Memories scattered like ashes in Alessandra’s head. The rude woman had started the process. People had moved. Alessandra had moved—from row five to row one. Mother and daughter, seated across from her at that point, were accommodated. Everything was set. Until…
A fragile blonde woman from Arizona who’d been traveling alone had approached her. Why? Because she’d been alone, as well? While the last of the hand luggage was transferred, and with people still milling in the aisle, she’d touched Alessandra’s shoulder.
“Excuse me, do you suffer from motion sickness?”
“I said no,” Alessandra recalled. Her eyes came up. “Your wife was sitting at the back of the bus. She came to me after most of the seat shuffling was done.
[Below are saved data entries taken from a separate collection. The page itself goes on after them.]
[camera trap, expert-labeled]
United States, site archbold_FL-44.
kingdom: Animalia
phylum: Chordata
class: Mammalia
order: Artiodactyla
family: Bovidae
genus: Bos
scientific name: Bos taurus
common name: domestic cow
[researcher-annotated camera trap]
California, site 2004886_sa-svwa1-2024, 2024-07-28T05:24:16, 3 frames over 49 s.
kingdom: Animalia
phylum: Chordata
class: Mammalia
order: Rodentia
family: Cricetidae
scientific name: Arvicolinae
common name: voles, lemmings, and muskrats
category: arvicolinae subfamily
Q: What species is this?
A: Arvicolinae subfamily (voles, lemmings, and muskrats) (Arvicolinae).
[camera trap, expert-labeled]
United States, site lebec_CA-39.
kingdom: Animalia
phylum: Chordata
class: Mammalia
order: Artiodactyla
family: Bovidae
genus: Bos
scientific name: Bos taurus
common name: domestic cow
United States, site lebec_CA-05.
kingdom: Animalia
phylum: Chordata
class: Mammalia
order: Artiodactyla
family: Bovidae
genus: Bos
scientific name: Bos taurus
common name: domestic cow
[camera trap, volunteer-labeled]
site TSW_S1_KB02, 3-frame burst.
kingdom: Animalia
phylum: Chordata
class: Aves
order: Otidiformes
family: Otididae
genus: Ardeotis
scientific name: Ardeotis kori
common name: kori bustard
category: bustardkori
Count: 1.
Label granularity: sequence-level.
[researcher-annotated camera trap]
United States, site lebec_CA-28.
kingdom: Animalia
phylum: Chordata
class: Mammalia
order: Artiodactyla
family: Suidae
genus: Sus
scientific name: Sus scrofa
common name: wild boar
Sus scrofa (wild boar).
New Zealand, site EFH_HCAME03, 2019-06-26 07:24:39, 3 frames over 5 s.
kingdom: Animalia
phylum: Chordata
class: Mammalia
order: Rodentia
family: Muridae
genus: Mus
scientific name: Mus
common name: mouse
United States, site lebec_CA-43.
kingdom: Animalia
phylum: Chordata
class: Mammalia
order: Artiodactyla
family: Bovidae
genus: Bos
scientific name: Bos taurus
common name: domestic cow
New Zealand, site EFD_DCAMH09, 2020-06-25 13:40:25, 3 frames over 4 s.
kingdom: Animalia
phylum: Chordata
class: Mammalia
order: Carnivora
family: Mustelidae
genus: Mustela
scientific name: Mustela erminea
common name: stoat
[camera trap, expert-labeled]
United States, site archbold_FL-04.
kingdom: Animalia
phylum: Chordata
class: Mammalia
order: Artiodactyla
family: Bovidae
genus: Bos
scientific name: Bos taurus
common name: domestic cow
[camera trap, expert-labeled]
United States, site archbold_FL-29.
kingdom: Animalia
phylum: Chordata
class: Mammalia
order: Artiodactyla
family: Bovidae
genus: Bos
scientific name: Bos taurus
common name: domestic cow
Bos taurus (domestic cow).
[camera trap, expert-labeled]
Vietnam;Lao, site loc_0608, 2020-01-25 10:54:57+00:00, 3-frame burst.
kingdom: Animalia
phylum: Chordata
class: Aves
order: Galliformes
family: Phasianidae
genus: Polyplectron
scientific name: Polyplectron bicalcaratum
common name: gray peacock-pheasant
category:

She wanted to trade. I didn’t ask her to move. She asked me.”
“You’re lying,” Penner growled. “Trying to save your skin. You wanted to be with that man in the back where she’d been sitting. People I talked to said you and him were getting on like nobody’s business. Flirting and cooing and having a good old time.”
“We were talking, not flirting. He was gay, Penner. He wasn’t interested in me.”
Penner moved fast, like an angry snake. Except the snake’s head stopped an inch from hers.
“Don’t matter what he was. You wanted to sit with him, and my Amy made it possible for you to do that.”
He was never going to believe her, Alessandra realized with a renewed spurt of fear. It didn’t matter what she said, he had his own truth, and he’d kill to avenge it.
For a moment, she thought she spotted a shadow beyond the front windshield.
McBride, or an animal in the bushes?